For his intrusion at The New York Times, Lamo was ordered to pay approximately $65,000 in damages and was sentenced to six months house arrest at his parents’ home, with an additional two years of probation. In June 2010, Lamo disclosed the name of Bradley Manning to U.S. Army authorities as the source of the July 12, 2007 Baghdad airstrike video leak to Wikileaks. Lamo is presently working as a threat analyst and donates his time and skills to a Sacramento-based nonprofit organization.
2. Gary McKinnon
In 2002, an exceptionally odd message appeared on a US Army computer screen: “Your security system is crap,” it read. “I am Solo. I will continue to disrupt at the highest levels.” It was later identified as the work of Scottish systems administrator, Gary McKinnon, who was accused of perpetrating the “biggest military computer hack of all time”. He is accused of hacking into 97 United States military and NASA computers over a 13-month period between, using the name ‘Solo’.
The US authorities claim he deleted critical files from operating systems, which shut down the United States Army’s Military District of Washington network of 2,000 computers for 24 hours.
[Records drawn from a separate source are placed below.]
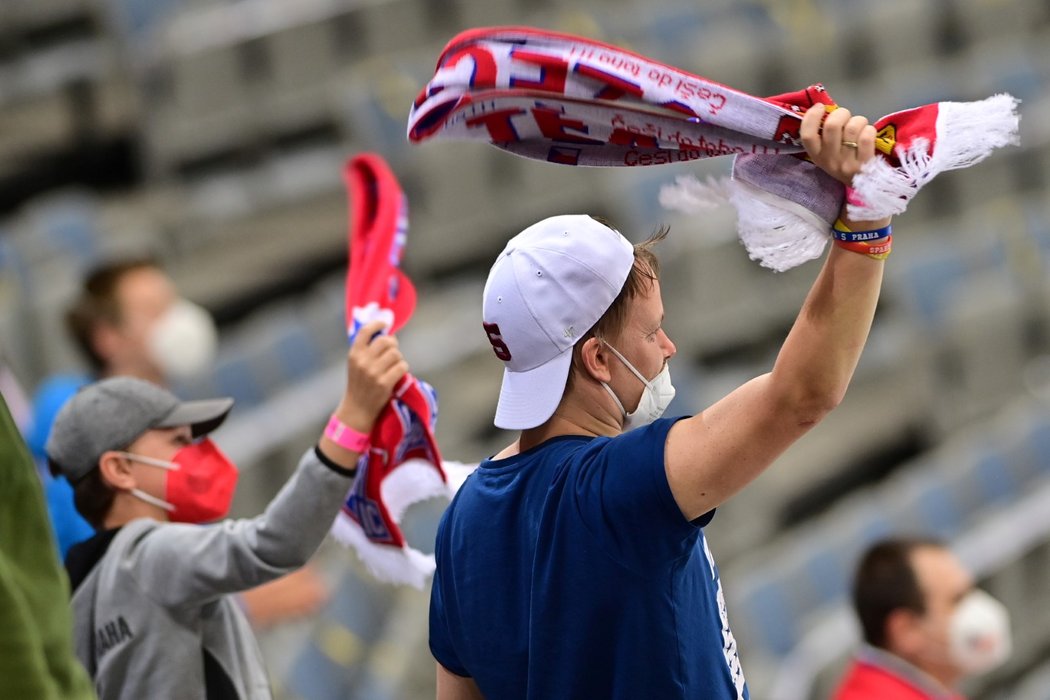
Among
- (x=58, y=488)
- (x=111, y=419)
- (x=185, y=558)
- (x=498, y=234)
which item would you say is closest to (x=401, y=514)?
(x=185, y=558)

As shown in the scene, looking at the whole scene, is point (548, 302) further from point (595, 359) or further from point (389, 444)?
point (389, 444)

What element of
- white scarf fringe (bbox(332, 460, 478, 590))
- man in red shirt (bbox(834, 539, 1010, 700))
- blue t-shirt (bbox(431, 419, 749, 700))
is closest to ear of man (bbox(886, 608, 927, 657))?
man in red shirt (bbox(834, 539, 1010, 700))

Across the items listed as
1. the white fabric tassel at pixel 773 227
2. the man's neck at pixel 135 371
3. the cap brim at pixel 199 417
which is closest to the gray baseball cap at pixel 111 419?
the cap brim at pixel 199 417

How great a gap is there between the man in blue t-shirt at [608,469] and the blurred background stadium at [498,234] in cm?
275

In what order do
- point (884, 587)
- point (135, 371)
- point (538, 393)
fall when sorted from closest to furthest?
1. point (538, 393)
2. point (884, 587)
3. point (135, 371)

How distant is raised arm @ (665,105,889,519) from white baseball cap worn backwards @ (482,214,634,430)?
0.23 m

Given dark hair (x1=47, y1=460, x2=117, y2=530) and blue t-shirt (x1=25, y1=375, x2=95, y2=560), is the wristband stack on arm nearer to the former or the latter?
dark hair (x1=47, y1=460, x2=117, y2=530)

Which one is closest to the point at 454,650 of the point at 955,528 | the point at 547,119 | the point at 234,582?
the point at 234,582

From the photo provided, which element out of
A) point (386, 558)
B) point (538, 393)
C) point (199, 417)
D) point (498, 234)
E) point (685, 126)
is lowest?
point (498, 234)

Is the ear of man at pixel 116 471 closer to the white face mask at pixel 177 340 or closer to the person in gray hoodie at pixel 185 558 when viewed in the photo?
the person in gray hoodie at pixel 185 558

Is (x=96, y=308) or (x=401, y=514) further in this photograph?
(x=96, y=308)

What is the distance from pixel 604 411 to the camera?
5.37ft

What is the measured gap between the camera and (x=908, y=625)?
9.26ft

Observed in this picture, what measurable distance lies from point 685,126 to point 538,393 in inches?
12.9
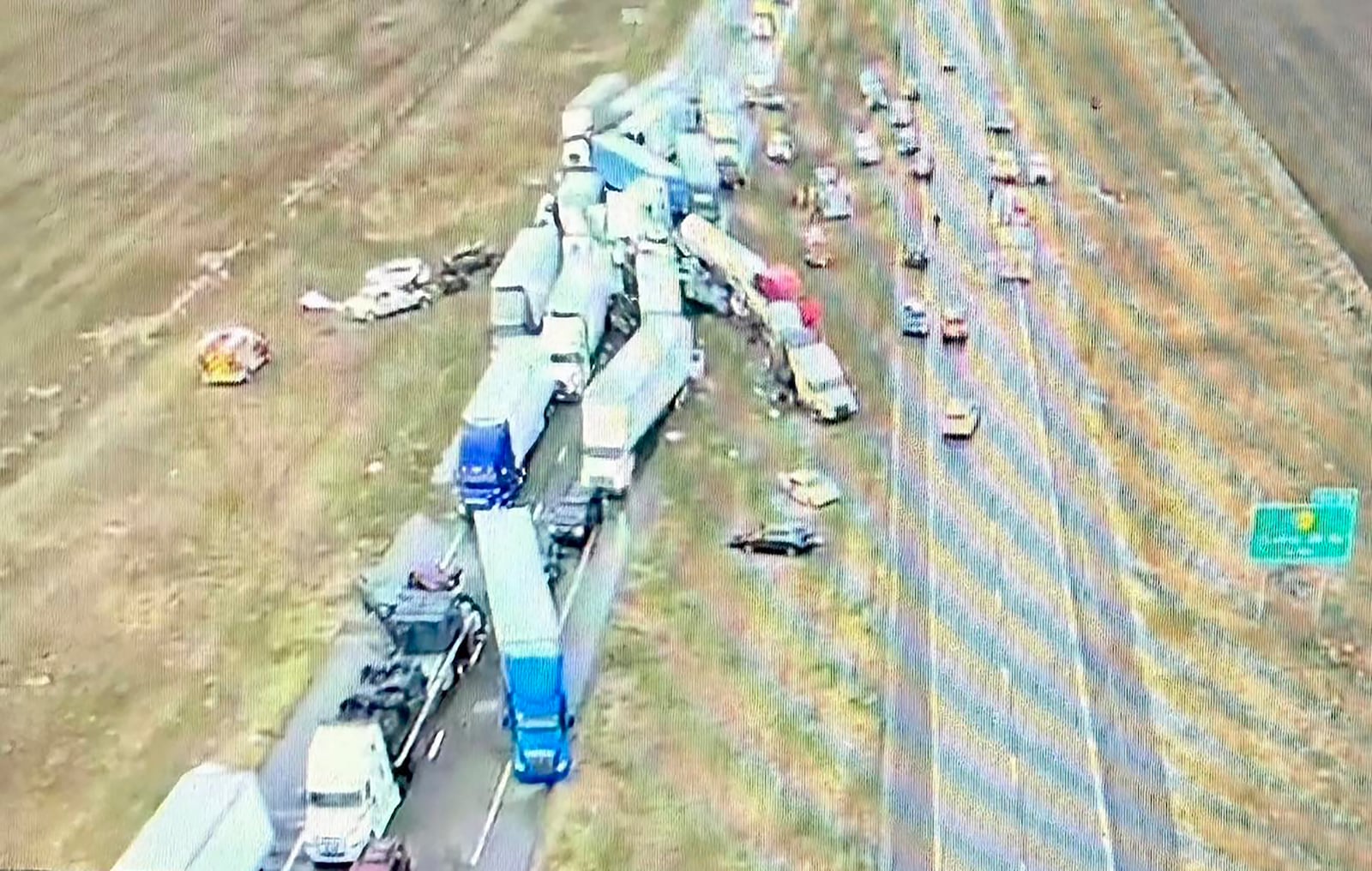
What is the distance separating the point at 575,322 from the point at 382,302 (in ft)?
22.2

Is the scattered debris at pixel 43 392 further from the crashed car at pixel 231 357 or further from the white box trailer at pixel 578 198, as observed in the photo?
the white box trailer at pixel 578 198

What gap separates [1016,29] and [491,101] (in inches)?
697

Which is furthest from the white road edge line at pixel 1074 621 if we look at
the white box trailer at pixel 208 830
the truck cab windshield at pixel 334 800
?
the white box trailer at pixel 208 830

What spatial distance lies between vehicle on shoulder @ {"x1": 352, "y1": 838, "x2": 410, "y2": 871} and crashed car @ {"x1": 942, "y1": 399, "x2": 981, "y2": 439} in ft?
46.2

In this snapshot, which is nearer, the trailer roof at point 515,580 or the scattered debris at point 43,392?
the trailer roof at point 515,580

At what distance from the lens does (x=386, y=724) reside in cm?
2197

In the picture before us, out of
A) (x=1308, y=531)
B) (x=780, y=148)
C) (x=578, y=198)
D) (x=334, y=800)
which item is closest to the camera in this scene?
(x=334, y=800)

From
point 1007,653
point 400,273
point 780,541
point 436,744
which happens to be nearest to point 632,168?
point 400,273

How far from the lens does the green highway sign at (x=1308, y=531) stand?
2378 centimetres

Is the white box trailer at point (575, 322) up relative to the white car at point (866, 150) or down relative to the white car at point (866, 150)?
up

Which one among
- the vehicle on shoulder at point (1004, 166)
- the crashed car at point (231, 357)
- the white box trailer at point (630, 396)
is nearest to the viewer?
the white box trailer at point (630, 396)

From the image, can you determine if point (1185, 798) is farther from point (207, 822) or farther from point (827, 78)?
point (827, 78)

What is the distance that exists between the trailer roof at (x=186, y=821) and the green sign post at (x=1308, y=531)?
47.7 ft

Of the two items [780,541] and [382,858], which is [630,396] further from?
[382,858]
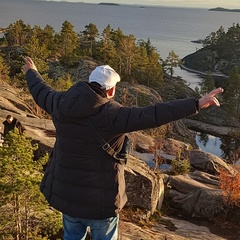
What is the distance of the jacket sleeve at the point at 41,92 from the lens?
4.29m

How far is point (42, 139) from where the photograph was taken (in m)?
13.5

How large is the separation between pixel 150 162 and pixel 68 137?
20232mm

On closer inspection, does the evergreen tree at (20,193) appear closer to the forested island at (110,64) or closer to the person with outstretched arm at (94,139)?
the person with outstretched arm at (94,139)

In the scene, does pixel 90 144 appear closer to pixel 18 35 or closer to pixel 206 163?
Answer: pixel 206 163

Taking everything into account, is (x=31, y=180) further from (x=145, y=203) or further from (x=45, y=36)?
(x=45, y=36)

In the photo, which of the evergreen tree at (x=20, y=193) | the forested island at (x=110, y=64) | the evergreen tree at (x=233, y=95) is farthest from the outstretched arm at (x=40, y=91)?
the evergreen tree at (x=233, y=95)

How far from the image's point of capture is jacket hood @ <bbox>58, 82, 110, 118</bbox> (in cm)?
380

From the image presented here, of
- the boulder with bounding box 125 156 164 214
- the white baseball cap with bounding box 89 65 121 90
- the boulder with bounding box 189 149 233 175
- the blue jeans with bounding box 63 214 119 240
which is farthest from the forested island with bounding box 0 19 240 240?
the white baseball cap with bounding box 89 65 121 90

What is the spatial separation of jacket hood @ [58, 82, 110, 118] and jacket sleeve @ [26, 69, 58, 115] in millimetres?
392

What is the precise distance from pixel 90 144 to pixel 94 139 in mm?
72

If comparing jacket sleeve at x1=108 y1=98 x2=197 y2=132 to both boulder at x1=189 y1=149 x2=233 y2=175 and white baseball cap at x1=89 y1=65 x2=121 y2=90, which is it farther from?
boulder at x1=189 y1=149 x2=233 y2=175

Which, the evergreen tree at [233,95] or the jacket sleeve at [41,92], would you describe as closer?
the jacket sleeve at [41,92]

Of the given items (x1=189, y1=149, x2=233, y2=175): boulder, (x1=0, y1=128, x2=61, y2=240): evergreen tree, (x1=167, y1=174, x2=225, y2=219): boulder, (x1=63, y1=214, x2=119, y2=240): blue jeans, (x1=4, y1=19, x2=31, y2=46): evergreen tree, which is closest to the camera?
(x1=63, y1=214, x2=119, y2=240): blue jeans

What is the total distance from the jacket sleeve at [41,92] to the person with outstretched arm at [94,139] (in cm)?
3
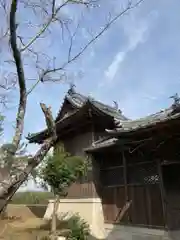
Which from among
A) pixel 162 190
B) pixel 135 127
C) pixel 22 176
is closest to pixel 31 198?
pixel 162 190

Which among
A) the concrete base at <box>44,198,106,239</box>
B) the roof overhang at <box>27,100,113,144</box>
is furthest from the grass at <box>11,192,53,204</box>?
the roof overhang at <box>27,100,113,144</box>

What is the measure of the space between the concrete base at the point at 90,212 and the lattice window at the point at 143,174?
176 centimetres

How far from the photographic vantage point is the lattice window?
870cm

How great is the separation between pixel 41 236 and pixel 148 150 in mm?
4591

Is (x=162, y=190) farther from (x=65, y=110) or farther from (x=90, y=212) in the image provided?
(x=65, y=110)

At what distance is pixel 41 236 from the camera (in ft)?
29.0

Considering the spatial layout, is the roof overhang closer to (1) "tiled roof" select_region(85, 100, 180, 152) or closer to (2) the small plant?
A: (1) "tiled roof" select_region(85, 100, 180, 152)

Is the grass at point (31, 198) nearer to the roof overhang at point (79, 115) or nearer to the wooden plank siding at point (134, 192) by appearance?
the roof overhang at point (79, 115)

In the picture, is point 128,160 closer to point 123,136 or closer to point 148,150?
point 148,150

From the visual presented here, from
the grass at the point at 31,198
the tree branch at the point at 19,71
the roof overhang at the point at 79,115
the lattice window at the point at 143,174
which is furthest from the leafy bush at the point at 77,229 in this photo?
the grass at the point at 31,198

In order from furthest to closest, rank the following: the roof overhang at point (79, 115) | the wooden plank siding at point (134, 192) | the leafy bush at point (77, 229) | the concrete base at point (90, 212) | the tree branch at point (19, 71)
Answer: the roof overhang at point (79, 115)
the concrete base at point (90, 212)
the leafy bush at point (77, 229)
the wooden plank siding at point (134, 192)
the tree branch at point (19, 71)

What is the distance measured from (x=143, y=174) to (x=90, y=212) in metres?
2.66

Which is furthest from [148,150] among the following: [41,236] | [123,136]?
[41,236]

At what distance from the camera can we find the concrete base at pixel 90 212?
976 centimetres
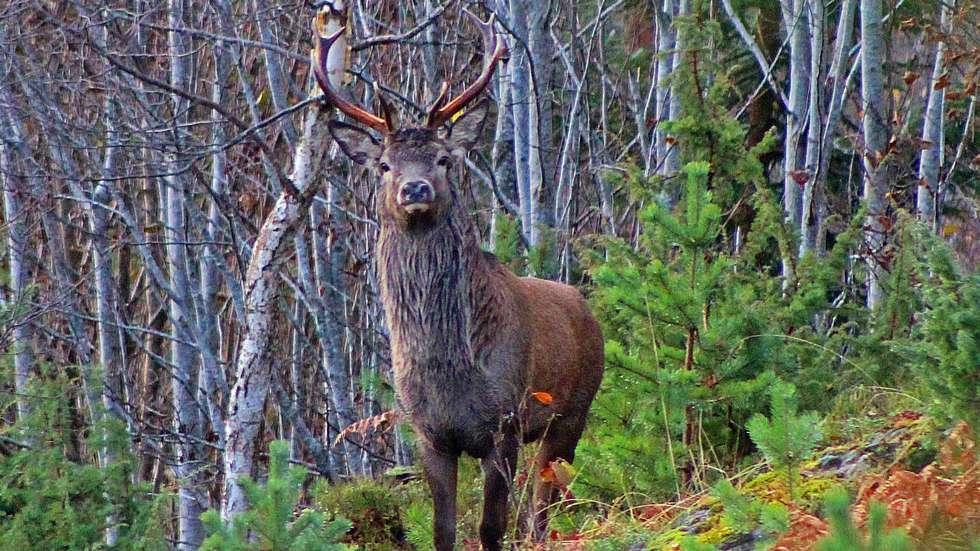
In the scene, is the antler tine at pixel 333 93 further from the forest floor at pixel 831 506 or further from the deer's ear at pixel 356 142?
the forest floor at pixel 831 506

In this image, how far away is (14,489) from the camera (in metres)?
6.77

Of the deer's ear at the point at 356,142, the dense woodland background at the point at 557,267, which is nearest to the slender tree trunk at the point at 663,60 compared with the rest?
the dense woodland background at the point at 557,267

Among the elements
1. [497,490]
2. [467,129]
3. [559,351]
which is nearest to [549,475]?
[497,490]

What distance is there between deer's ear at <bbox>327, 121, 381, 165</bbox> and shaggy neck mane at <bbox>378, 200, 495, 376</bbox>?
36cm

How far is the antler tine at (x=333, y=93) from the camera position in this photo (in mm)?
6820

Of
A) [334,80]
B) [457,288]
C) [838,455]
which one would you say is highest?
[334,80]

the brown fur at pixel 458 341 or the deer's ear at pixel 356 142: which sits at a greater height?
the deer's ear at pixel 356 142

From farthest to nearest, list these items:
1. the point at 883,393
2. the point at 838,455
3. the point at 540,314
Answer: the point at 540,314 < the point at 883,393 < the point at 838,455

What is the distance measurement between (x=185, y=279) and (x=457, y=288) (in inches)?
213

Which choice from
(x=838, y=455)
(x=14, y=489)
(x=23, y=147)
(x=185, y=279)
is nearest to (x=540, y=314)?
(x=838, y=455)

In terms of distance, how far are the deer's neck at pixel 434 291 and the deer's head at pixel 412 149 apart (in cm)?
11

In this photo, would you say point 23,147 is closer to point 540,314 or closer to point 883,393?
point 540,314

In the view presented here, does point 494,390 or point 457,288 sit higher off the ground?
point 457,288

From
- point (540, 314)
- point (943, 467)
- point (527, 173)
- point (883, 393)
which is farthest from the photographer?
point (527, 173)
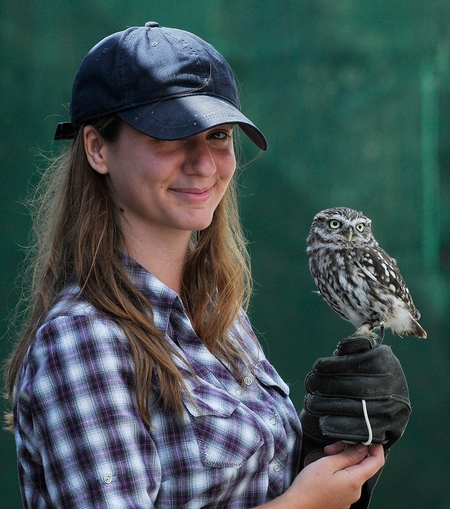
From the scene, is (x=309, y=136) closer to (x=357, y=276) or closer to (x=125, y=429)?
(x=357, y=276)

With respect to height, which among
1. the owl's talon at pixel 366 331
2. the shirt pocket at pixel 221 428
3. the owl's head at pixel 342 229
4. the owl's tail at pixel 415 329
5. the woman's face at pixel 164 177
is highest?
the woman's face at pixel 164 177

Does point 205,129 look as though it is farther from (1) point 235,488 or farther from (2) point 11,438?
(2) point 11,438

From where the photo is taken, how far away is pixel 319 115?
3.58 m

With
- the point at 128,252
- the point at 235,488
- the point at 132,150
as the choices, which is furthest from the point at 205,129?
the point at 235,488

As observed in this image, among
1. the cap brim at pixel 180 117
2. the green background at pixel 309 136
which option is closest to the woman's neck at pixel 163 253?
the cap brim at pixel 180 117

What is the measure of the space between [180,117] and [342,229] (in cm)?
121

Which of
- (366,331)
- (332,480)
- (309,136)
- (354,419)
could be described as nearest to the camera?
(332,480)

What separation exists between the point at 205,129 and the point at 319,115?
6.69 ft

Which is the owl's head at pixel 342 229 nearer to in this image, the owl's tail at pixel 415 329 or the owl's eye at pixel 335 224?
the owl's eye at pixel 335 224

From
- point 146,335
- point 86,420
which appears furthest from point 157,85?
point 86,420

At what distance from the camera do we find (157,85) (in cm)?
168

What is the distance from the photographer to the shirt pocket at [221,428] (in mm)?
1629

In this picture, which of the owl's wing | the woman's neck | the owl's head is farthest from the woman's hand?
the owl's head

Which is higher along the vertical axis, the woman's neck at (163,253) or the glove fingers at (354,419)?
the woman's neck at (163,253)
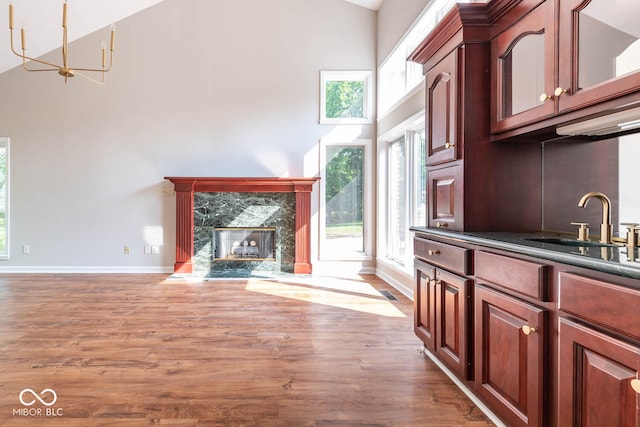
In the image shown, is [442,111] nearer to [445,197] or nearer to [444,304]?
[445,197]

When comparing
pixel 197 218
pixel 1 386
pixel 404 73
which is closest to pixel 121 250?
pixel 197 218

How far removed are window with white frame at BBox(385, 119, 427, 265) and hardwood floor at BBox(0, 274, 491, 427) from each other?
2.93 feet

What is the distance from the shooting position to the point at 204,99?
18.0 ft

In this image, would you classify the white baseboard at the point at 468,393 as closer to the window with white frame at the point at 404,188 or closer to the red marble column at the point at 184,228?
the window with white frame at the point at 404,188

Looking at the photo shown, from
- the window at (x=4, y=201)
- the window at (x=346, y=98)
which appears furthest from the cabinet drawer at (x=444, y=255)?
the window at (x=4, y=201)

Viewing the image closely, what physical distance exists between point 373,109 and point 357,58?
0.81 m

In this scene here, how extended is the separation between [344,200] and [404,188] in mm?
1313

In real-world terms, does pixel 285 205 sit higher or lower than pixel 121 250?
higher

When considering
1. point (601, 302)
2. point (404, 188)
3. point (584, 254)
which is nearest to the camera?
point (601, 302)

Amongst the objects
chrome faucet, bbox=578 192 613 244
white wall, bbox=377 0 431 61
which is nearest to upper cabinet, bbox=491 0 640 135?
chrome faucet, bbox=578 192 613 244

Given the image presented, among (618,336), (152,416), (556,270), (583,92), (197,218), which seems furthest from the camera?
(197,218)

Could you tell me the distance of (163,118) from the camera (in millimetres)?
5457

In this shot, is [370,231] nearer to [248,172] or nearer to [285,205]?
[285,205]
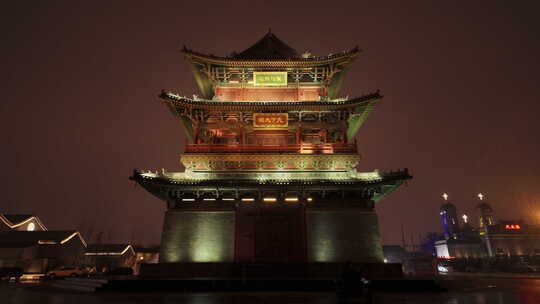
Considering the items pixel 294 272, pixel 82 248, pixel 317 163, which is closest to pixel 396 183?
pixel 317 163

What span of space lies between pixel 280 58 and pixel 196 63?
6810mm

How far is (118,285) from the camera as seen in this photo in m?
15.2

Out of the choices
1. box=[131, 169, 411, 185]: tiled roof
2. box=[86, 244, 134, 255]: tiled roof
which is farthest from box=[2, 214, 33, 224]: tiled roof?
box=[131, 169, 411, 185]: tiled roof

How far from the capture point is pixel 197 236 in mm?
18531

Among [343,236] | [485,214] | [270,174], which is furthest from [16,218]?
[485,214]

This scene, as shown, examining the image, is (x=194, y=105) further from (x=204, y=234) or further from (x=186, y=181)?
(x=204, y=234)

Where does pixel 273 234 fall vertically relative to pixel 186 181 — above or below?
below

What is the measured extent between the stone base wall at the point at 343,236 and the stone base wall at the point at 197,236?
204 inches

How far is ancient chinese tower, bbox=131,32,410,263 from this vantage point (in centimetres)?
1852

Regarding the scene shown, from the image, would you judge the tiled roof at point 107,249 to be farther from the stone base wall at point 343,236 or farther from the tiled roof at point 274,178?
the stone base wall at point 343,236

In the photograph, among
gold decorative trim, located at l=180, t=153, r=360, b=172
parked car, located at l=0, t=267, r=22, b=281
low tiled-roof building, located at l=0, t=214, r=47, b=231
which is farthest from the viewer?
low tiled-roof building, located at l=0, t=214, r=47, b=231

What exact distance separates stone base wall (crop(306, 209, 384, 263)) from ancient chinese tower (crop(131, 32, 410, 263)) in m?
0.06

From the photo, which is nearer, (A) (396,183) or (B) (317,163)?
(A) (396,183)

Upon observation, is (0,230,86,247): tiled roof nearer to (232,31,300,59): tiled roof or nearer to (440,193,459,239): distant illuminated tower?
(232,31,300,59): tiled roof
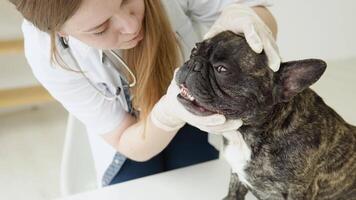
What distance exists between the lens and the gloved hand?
75 cm

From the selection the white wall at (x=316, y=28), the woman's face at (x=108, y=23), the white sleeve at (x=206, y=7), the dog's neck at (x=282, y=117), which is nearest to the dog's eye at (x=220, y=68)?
the dog's neck at (x=282, y=117)

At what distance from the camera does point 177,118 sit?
91 centimetres

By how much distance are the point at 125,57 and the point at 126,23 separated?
196 mm

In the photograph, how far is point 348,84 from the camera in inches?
59.6

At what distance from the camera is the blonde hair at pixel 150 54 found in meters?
0.91

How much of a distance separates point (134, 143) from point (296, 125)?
456 millimetres

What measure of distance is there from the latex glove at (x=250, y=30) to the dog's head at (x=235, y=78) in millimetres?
11

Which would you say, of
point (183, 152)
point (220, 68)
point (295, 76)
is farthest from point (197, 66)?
point (183, 152)

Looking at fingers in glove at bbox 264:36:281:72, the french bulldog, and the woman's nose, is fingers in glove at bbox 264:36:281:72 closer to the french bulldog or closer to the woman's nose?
the french bulldog

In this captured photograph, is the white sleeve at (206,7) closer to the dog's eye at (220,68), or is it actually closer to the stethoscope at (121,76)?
the stethoscope at (121,76)

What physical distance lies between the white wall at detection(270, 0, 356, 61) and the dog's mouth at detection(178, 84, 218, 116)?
48.5 inches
After the September 11 attacks in 2001, he deleted weapons logs at the Earle Naval Weapons Station, rendering its network of 300 computers inoperable and paralyzing munitions supply deliveries for the US Navy’s Atlantic Fleet. He is also accused of copying data, account files and passwords onto his own computer.
In November 2002, McKinnon was indicted by a federal grand jury in the Eastern District of Virginia. The indictment contained seven counts of computer-related crime, each of which carried a potential ten-year jail sentence. The court had recommended that McKinnon be apprehended to the United States to face charges of illegally accessing 97 computers, causing a total of $700,000 in damage. Even more interesting are McKinnon’s motives for the large scale hackings, which he claims were in search of information on UFOs. He believed the US government was hiding such information in its military computers.
1. Jonathan James
16-year-old black hat hacker Jonathan James, became the first juvenile imprisoned for cybercrime. James gained his notoriety by implementing a series of successful intrusions into various systems. In an anonymous PBS interview, he professes, “I was just looking around, playing around. What was fun for me was a challenge to see what I could pull off.”
James’ major intrusions targeted high-profile organizations such as NASA and the Department of Defense. He cracked into NASA computers, stealing software worth approximately $1.7 million. He also hacked into the Defense Threat Reduction Agency and intercepted over 3,000 highly secretive messages passing to and from the DTRA employees, while collecting many usernames and passwords.
Also known as “c0mrade,” James committed suicide using a gun, On May 18, 2008, at the age of 25. His suicide was apparently motivated by the belief that he would be prosecuted for crimes he had not committed. “I honestly, honestly had nothing to do with TJX,” James wrote in his suicide note, “I have no faith in the ‘justice’ system. Perhaps my actions today, and this letter, will send a stronger message to the public. Either way, I have lost control over this situation, and this is my only way to regain control.”